> _THE RECORDS_
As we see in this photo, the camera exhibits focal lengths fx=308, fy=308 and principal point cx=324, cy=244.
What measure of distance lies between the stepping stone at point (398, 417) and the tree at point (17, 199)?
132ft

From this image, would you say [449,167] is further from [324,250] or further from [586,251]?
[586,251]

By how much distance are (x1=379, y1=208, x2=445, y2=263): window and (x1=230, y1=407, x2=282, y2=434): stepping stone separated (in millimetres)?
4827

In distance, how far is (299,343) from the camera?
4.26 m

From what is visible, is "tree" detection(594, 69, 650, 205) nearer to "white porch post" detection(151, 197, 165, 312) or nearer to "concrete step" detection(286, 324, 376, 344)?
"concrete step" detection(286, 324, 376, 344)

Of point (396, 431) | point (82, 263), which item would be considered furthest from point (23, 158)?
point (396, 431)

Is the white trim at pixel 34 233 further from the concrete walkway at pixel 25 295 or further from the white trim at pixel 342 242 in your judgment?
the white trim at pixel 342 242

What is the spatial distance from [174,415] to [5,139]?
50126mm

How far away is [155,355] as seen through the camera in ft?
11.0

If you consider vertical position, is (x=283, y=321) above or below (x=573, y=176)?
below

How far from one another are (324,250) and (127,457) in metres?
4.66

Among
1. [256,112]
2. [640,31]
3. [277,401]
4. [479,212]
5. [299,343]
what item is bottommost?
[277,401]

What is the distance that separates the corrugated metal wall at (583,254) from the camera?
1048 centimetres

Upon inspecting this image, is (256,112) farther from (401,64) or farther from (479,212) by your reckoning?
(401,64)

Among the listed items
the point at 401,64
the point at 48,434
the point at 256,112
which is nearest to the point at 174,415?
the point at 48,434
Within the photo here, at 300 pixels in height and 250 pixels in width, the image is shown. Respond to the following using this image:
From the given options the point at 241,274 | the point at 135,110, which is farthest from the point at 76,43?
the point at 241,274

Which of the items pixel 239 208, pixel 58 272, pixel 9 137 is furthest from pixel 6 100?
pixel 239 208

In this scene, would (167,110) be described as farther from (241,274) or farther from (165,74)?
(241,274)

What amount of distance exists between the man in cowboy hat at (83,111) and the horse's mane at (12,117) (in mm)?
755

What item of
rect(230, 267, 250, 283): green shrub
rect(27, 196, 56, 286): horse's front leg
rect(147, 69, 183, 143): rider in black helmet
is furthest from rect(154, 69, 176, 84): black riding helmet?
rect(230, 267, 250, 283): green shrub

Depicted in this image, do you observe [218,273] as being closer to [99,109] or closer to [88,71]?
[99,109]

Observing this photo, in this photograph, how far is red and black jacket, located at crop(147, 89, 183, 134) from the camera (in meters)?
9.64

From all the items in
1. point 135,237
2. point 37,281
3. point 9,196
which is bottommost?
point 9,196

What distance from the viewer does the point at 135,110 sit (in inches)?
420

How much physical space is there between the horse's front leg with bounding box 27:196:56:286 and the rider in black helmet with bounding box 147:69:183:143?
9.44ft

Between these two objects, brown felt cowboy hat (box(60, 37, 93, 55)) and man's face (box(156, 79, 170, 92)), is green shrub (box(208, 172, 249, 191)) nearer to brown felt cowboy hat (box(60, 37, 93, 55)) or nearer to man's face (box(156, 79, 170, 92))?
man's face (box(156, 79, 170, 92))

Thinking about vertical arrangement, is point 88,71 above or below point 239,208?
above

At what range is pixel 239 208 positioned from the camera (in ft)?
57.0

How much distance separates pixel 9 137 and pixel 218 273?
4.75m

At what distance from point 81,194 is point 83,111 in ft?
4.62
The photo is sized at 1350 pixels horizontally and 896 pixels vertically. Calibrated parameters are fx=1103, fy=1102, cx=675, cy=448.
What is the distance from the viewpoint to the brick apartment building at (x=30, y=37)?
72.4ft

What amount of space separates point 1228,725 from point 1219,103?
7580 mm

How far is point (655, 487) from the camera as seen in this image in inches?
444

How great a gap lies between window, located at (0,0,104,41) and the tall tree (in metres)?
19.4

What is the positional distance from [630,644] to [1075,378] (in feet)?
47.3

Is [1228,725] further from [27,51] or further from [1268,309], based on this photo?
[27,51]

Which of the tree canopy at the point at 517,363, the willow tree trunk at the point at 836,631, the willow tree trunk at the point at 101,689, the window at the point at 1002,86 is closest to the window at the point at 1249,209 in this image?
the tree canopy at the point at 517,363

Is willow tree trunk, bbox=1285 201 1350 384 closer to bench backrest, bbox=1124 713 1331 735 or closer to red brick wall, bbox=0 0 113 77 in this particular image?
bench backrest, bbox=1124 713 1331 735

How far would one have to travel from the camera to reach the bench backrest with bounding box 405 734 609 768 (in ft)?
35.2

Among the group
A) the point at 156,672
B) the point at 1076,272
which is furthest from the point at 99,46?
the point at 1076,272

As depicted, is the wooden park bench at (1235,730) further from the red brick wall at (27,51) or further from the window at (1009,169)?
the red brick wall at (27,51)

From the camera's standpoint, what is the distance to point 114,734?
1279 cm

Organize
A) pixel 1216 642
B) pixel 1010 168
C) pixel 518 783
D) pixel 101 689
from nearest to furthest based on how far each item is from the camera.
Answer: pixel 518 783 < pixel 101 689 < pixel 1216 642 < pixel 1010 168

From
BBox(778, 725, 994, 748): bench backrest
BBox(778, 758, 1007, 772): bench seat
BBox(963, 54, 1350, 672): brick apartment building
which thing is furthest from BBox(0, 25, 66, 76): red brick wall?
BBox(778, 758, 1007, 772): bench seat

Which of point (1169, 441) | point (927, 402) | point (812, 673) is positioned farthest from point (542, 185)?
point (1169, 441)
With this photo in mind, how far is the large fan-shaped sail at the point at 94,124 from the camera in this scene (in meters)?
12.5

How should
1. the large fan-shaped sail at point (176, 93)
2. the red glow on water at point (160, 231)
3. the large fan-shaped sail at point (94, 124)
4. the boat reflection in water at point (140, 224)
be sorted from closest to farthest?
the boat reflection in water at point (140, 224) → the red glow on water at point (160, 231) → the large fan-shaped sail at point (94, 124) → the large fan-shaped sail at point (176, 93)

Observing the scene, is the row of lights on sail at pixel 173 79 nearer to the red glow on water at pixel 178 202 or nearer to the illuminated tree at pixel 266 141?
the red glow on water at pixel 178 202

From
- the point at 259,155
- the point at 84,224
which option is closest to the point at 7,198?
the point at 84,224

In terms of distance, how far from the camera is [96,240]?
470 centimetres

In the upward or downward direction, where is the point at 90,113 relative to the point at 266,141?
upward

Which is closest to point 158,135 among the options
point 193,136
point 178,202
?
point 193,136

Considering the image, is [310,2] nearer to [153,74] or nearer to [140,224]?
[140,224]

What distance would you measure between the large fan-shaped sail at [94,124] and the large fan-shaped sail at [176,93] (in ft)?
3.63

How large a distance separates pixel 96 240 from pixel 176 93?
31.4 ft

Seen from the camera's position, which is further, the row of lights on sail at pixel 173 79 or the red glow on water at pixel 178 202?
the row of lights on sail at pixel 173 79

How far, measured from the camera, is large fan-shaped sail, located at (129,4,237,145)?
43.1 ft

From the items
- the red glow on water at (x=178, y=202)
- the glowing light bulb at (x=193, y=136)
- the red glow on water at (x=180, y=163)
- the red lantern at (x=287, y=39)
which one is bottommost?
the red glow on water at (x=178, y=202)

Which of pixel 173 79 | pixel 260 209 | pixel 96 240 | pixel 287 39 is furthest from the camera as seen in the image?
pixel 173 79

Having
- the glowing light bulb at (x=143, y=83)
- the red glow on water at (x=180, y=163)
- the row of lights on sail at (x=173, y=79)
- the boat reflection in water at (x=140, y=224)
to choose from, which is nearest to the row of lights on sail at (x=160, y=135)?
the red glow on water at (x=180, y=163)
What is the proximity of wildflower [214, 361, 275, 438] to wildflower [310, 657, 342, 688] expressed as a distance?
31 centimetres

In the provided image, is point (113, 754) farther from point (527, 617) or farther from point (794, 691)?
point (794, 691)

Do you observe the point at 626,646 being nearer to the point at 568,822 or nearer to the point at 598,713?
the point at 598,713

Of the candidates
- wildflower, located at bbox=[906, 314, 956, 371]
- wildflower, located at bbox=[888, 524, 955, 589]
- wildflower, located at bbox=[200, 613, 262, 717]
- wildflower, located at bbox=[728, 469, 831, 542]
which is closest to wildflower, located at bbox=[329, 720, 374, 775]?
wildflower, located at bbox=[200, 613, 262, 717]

> _AIM_
Rewrite the lines from the one containing "Do you observe the" through the end of the records as a JSON list of strings, one string per line, with blank lines left out.

> _THE ANSWER_
[
  "Do you observe the point at 626,646 being nearer to the point at 568,822 or nearer to the point at 598,713?",
  "the point at 598,713",
  "Of the candidates",
  "- wildflower, located at bbox=[906, 314, 956, 371]",
  "- wildflower, located at bbox=[888, 524, 955, 589]",
  "- wildflower, located at bbox=[200, 613, 262, 717]",
  "- wildflower, located at bbox=[728, 469, 831, 542]",
  "which is closest to wildflower, located at bbox=[329, 720, 374, 775]?",
  "wildflower, located at bbox=[200, 613, 262, 717]"
]